▸ **Page extract**:
::::::::::

Feel free to comment, improve and help - I am thankful for any insights, no matter whether you want to help with elasticsearch, lucene or my other flaws I will have done for sure.

Oh and in case you have not read it above:

In case you want to contact me, drop me a mail at [email protected]

Breaking changes for elasticsearch 0.90

Because elasticsearch now comes with its own suggest API (not based on in-memory automatons per shard), big parts of this plugin needs to be changed.

REST endpoints have been moved

Both REST endpoints have been moved. The /_suggest endpoint now resides at __suggest. Refreshing has changed from _suggestRefresh to __suggestRefresh. I do not like this renaming either, but I have not yet got the ieda of a better name. I am totally open for better names. This is a WIP until elasticsearch 1.0 is released.

Package names have been moved

Everything is now in the de.spinscale package name space in order to avoid clashes. This means, if you are using the request builder classes, you will have to change your application.

Installation

If you do not want to work on the repository, just use the standard elasticsearch plugin command (inside your elasticsearch/bin directory)

::::::::::

▸ **Given entries**:
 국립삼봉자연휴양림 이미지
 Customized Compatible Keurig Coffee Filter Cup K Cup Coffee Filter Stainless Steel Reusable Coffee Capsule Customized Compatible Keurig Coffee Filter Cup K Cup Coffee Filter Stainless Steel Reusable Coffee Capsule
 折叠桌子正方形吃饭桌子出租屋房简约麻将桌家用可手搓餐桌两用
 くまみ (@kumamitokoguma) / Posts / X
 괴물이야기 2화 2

::::::::::

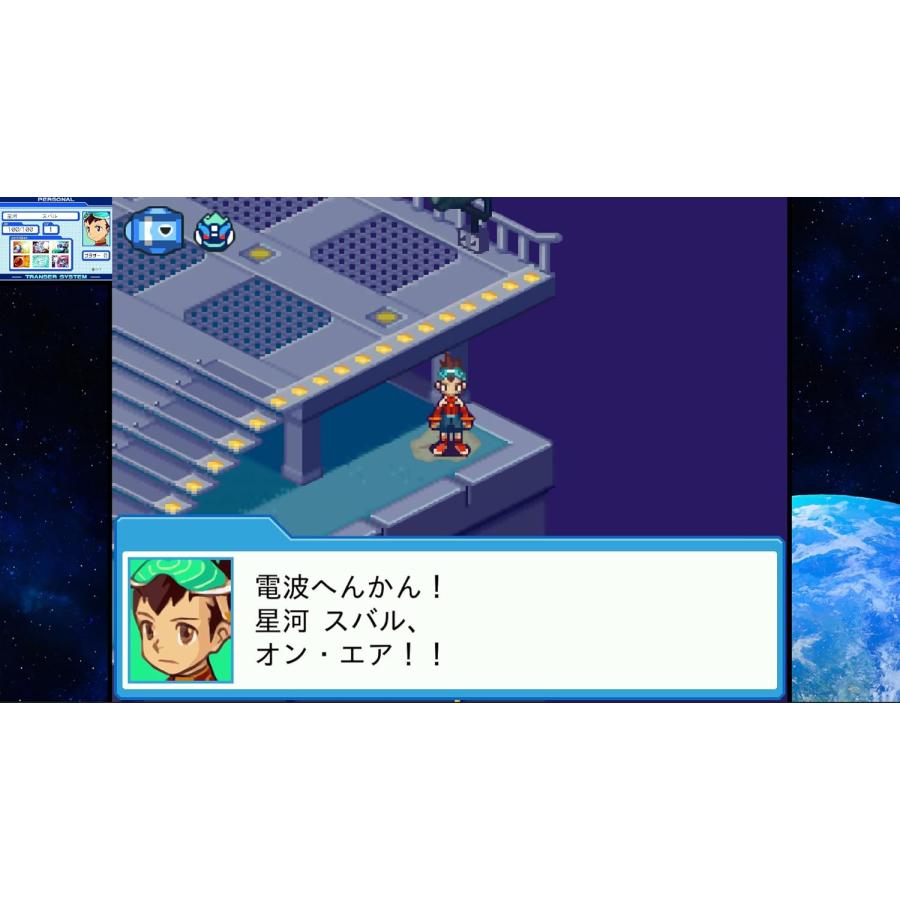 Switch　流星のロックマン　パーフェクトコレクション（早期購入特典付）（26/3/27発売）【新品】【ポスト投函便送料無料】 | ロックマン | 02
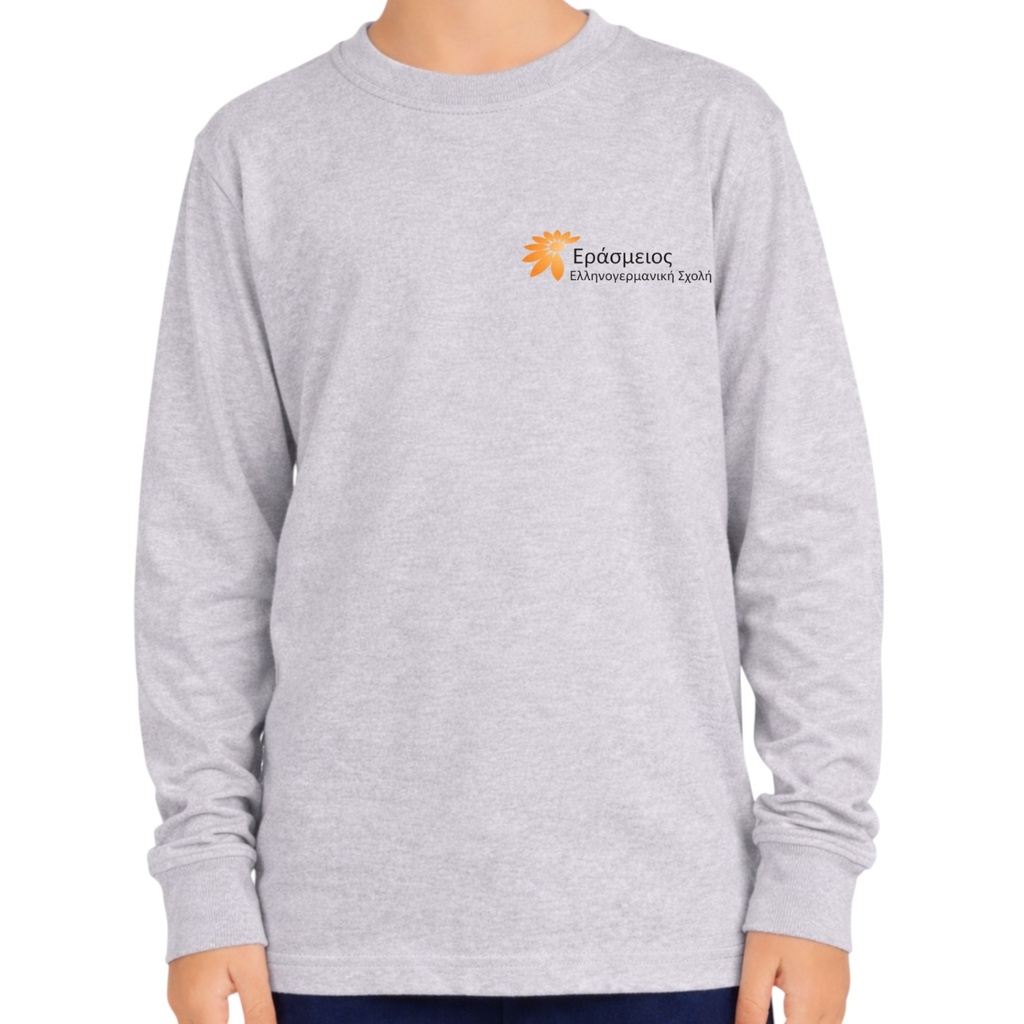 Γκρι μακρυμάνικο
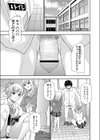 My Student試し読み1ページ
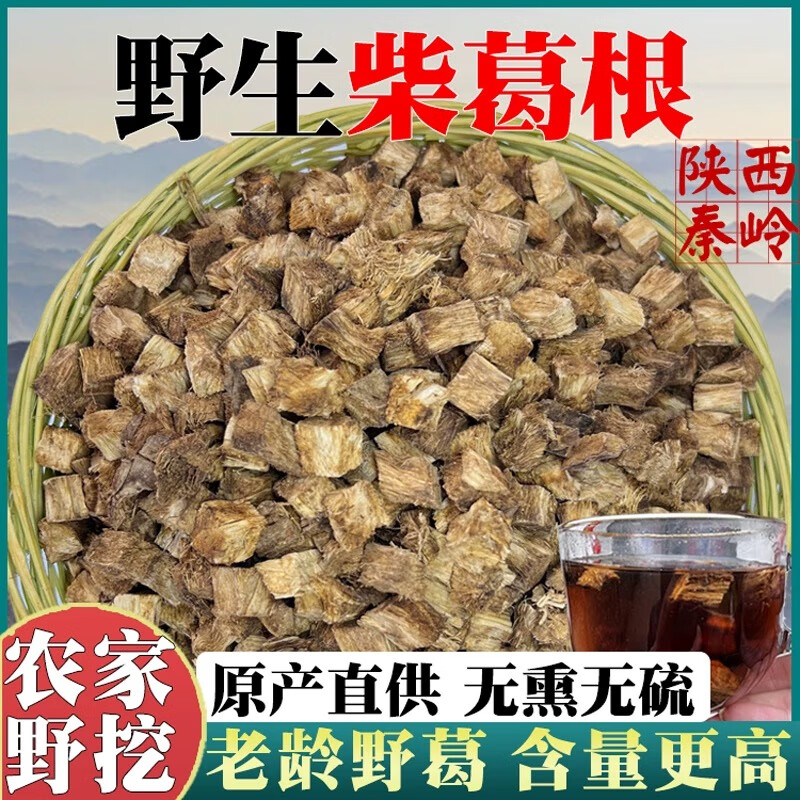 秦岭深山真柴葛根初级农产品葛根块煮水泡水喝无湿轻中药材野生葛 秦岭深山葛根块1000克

::::::::::

▸ **Brief**: Please print the part of the plugin notes between "Everything is now" and "your elasticsearch/bin directory)", inclusive. Rely only on the plugin notes, not on the material.

▸ **Expected answer**:
Everything is now in the de.spinscale package name space in order to avoid clashes. This means, if you are using the request builder classes, you will have to change your application.

Installation

If you do not want to work on the repository, just use the standard elasticsearch plugin command (inside your elasticsearch/bin directory)